Document excerpt:
⁂

The Mad Tailor: Playing with textures

2019 has already seen more than its fair share of sun. Looking forward, there is more heat to come and the sun God causes some disciples to drape themselves from head to toe in His cloth of choice. It is not rare to observe the sartorially-inclined donning a linen suit, linen shirt, and linen handkerchief. This always leaves me feeling uneasy. Yes, linen is a great fabric. And summery, too! However, it all lacks that certain je-ne-sais-quoi. Today’s article will focus on playing with texture to make an outfit so much more satisfying.

The lapel adds texture.

A great example of playing with texture is the humble dinner suit. The lapels generally match the colour of the jacket. However, the silk, through its different texture, reflects light differently. This is simultaneously more striking and more subtle than using a different colour. Sir Hardy Amies (one of the great voices in menswear) said the following in his ABC of men’s fashion: “It is far more satisfying to create a contrast not through colours but through texture”. A subtle textural shift adds interest unobtrusively and elegantly. Of course, that does not at all mean that colours should never clash. Almost all classic looks involve some contrast between shirt and suit, for example.

⁂

Complete the following:
**1.** Repeat a passage from the texture article word for word, beginning at the words "2019 has already" and stopping after the words "lapel adds texture.".
**2.** Answer these questions using the texture article:
(a) What fabric do some people wear from head to toe in the summer heat?
(b) On a dinner suit, what material on the lapels reflects light differently from the jacket?
(c) In which work did Sir Hardy Amies write the quoted remark about contrast through texture?

Recorded information:
⁂

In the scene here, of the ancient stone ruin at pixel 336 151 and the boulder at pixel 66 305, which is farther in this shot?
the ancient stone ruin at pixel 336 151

⁂

Expected answers:
**1.**
2019 has already seen more than its fair share of sun. Looking forward, there is more heat to come and the sun God causes some disciples to drape themselves from head to toe in His cloth of choice. It is not rare to observe the sartorially-inclined donning a linen suit, linen shirt, and linen handkerchief. This always leaves me feeling uneasy. Yes, linen is a great fabric. And summery, too! However, it all lacks that certain je-ne-sais-quoi. Today’s article will focus on playing with texture to make an outfit so much more satisfying.

The lapel adds texture.

**2.**
(a) Linen
(b) Silk
(c) His ABC of men's fashion